Week 3 - Exercise 6 - Compute Total Loss

Hi, I have tried different versions of the implementation of binary_crossentropy, and this is the closest answer I’ve got. I can’t get the correct answer. I’ve even tried transposing as suggested on the forum, but I still couldn’t get the right answer. Please help. Thank You!

Hi @Syed_Hamza_Tehseen ,

Please attach the function in a direct message to me, I will have a look for you.

Hi @Syed_Hamza_Tehseen ,

The problem is because the wrongTF function is used and also, both the labels and logits have not been transposed.

Please see the implementation instructions for ex6.

tf.reduce_sum() is to be used for summing all the examples. But your code used tf.reduce_mean()

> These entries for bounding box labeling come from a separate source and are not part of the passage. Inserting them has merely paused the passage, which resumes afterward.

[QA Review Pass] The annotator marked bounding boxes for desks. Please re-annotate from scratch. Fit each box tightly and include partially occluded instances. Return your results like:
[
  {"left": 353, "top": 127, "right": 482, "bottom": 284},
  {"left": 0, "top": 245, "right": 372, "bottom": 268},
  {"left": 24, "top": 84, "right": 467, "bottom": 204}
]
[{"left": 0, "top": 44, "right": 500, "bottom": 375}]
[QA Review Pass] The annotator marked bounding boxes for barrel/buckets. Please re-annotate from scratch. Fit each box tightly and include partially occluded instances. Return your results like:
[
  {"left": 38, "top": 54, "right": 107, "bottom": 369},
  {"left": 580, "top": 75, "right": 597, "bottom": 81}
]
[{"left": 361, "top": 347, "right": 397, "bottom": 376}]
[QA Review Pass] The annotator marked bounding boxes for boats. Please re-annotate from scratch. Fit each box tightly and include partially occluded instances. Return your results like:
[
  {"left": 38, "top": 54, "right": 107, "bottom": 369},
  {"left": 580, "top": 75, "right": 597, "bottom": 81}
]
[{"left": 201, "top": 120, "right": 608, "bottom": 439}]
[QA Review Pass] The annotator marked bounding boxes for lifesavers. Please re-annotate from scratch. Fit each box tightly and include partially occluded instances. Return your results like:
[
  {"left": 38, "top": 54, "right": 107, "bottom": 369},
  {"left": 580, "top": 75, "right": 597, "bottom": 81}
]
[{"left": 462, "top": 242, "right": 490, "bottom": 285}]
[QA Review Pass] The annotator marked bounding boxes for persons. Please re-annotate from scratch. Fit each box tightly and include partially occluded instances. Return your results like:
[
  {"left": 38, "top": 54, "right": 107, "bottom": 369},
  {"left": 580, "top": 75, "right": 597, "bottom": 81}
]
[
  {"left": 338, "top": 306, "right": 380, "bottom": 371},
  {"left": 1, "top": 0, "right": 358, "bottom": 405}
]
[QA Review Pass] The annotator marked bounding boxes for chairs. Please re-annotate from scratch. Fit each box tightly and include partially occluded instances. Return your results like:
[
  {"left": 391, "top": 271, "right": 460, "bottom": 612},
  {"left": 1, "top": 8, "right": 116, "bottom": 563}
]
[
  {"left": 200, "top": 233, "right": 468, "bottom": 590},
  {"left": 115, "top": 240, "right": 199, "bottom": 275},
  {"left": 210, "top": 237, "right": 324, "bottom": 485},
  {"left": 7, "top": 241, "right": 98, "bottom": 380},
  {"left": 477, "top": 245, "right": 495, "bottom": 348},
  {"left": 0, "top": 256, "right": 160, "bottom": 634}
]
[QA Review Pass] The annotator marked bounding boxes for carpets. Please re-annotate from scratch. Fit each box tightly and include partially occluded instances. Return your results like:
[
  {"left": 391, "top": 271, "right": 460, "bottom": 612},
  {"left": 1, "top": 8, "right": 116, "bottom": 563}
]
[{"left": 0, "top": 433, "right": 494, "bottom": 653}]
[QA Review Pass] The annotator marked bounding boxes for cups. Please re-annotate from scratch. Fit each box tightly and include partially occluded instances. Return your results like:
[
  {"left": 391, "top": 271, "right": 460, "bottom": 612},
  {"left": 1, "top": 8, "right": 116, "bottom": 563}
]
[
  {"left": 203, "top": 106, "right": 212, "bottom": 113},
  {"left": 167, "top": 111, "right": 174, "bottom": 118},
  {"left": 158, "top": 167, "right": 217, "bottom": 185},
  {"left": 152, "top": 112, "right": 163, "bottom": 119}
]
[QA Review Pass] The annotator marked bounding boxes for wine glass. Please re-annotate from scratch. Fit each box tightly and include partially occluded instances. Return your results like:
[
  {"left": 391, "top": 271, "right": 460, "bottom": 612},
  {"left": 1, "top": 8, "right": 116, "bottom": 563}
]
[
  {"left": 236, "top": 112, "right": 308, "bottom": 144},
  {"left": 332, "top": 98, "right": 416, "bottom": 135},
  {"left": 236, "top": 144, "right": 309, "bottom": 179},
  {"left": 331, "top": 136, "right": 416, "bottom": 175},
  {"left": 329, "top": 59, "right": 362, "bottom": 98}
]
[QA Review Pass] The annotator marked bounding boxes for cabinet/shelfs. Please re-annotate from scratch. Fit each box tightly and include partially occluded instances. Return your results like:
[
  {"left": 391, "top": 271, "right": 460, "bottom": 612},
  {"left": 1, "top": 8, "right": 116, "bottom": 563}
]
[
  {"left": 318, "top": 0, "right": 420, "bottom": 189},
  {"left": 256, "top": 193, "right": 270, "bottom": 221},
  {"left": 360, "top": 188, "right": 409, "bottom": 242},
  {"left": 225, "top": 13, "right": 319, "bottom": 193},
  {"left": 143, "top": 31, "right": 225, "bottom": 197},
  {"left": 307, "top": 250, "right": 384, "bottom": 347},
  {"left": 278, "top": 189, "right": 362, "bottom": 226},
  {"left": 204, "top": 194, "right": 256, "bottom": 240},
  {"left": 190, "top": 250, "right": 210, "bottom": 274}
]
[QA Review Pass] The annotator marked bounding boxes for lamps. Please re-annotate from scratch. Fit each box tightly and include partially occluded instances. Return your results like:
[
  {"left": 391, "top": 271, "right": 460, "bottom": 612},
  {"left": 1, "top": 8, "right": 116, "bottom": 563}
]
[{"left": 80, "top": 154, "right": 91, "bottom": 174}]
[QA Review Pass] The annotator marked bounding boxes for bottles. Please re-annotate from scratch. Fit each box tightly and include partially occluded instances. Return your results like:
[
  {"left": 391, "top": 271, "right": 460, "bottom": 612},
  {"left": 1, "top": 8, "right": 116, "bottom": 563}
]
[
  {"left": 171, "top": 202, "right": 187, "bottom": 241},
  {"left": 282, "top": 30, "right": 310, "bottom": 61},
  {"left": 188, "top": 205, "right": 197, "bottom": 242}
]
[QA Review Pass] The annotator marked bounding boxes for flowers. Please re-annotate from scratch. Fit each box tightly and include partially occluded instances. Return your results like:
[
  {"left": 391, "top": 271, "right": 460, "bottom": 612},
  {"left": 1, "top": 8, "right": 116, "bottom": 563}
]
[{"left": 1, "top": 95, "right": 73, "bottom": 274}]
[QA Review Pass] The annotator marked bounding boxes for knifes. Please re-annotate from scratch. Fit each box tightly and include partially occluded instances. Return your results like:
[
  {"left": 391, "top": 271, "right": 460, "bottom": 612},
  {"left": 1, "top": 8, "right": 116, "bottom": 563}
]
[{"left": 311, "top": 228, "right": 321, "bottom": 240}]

Yes, it worked now; thank you. By the way, I couldn’t find any instruction regarding transposing labels and logits in the instruction section of Exercise 6. Can you help me find it? Thank You

Hi @Syed_Hamza_Tehseen

Here is one of the points listed in the implementation instruction:

If you read the comments on the input arguments:

Arguments:
logits -- output of forward propagation (output of the last LINEAR unit), of shape (6, num_examples)
labels -- "true" labels vector, same shape as Z3

It is because the logits and labels are not in the shape that is expected by the categorical_crossentropy, so, in order for it to work correctly, we need to transpose logits and labels.

3 Likes

Oh right. Thanks for the assistance

Hello Kic,

As there is no indication of the required data shape in the documentation tf.keras.losses.categorical_crossentropy, would you please advise how to check the data shape required? Thanks.

Hello @daniel159357,

This one mentioned the shape requirement.

Cheers,
Raymond

1 Like

Hi @daniel159357 ,

This is an extract from the reference menu that @rmwkwok is referring to:

Use this crossentropy loss function when there are two or more label classes. We expect labels to be provided in a one_hot representation.
There should be num_classes floating point values per feature, i.e., the shape of both y_pred and y_true are [batch_size, num_classes] .